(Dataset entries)
╔══

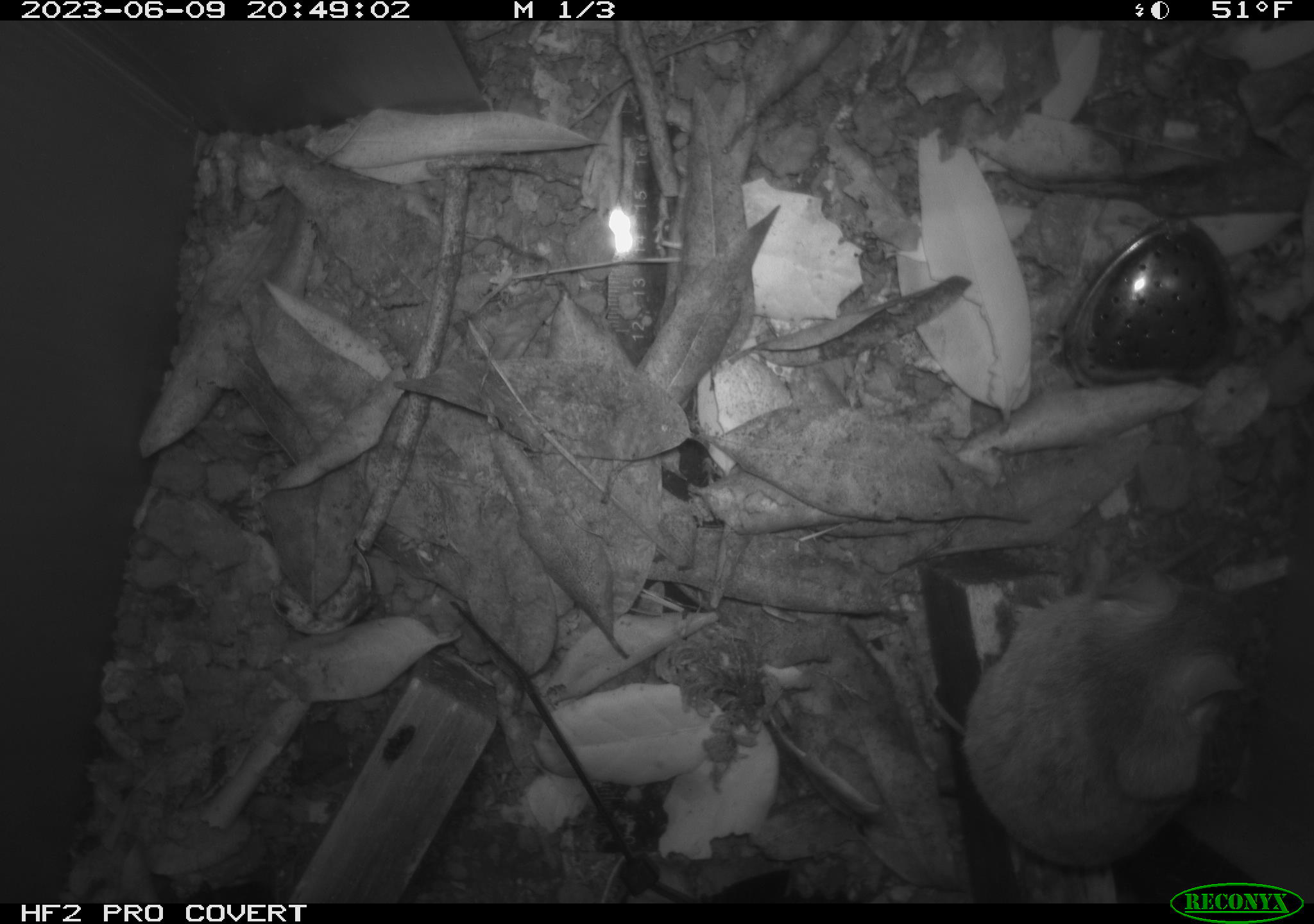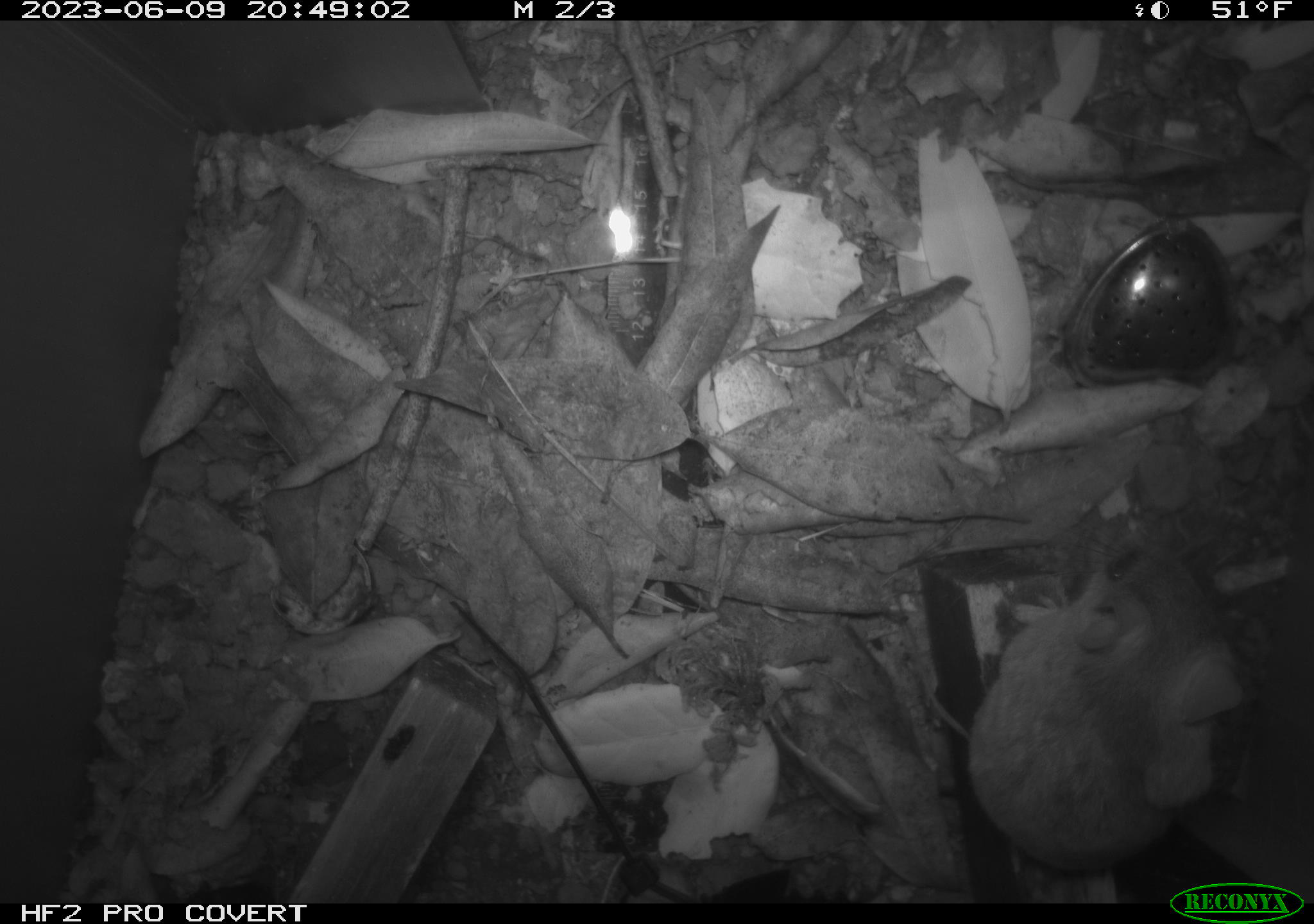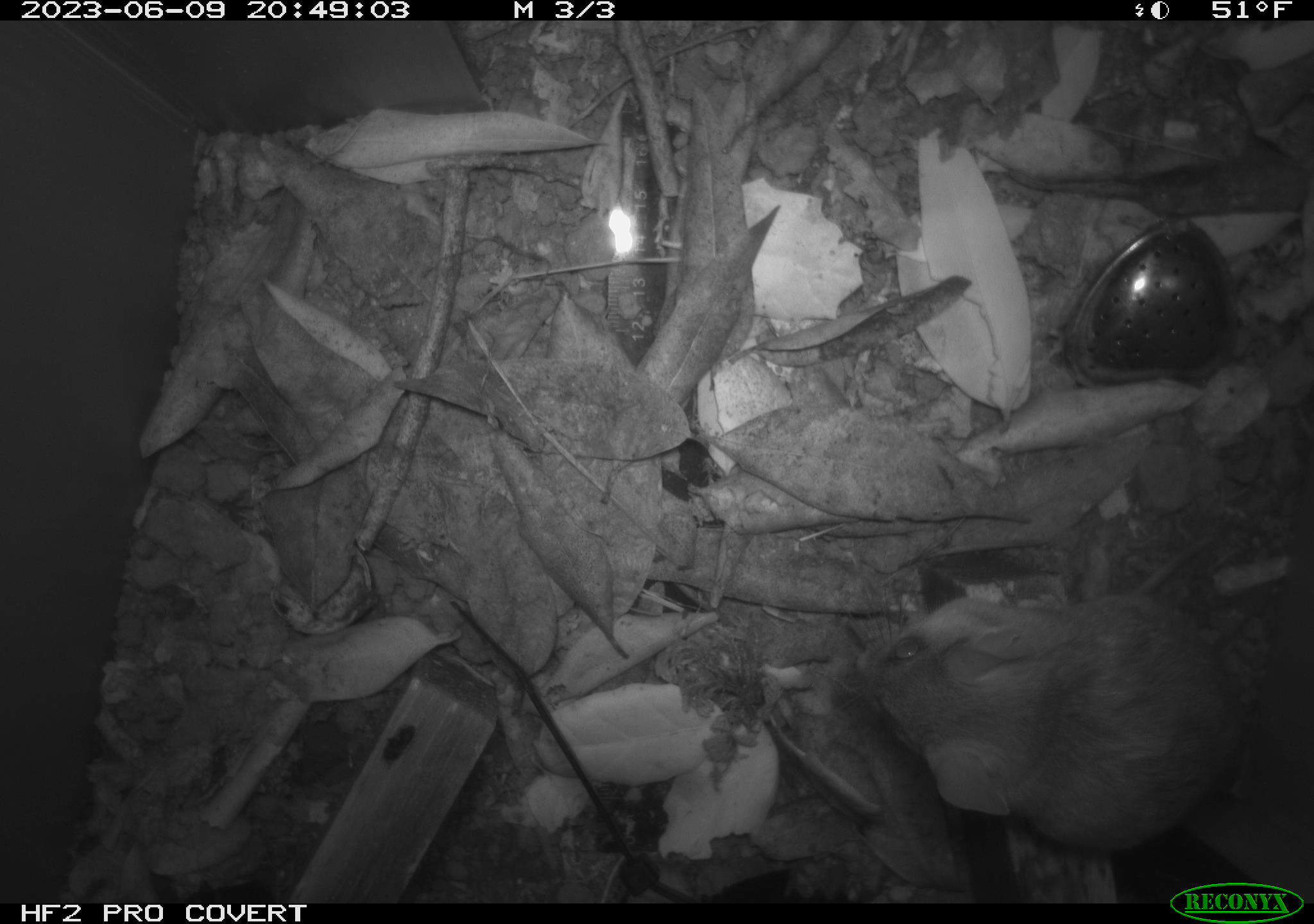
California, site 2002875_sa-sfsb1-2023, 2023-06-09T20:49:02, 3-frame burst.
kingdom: Animalia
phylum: Chordata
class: Mammalia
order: Rodentia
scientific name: Rodentia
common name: mouse species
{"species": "mouse species (Rodentia)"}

╚══

[How to complete this task]
Please set down each entry word for word, without its images.

[Reply to the exercise]
California, site 2002875_sa-sfsb1-2023, 2023-06-09T20:49:02, 3-frame burst.
kingdom: Animalia
phylum: Chordata
class: Mammalia
order: Rodentia
scientific name: Rodentia
common name: mouse species
{"species": "mouse species (Rodentia)"}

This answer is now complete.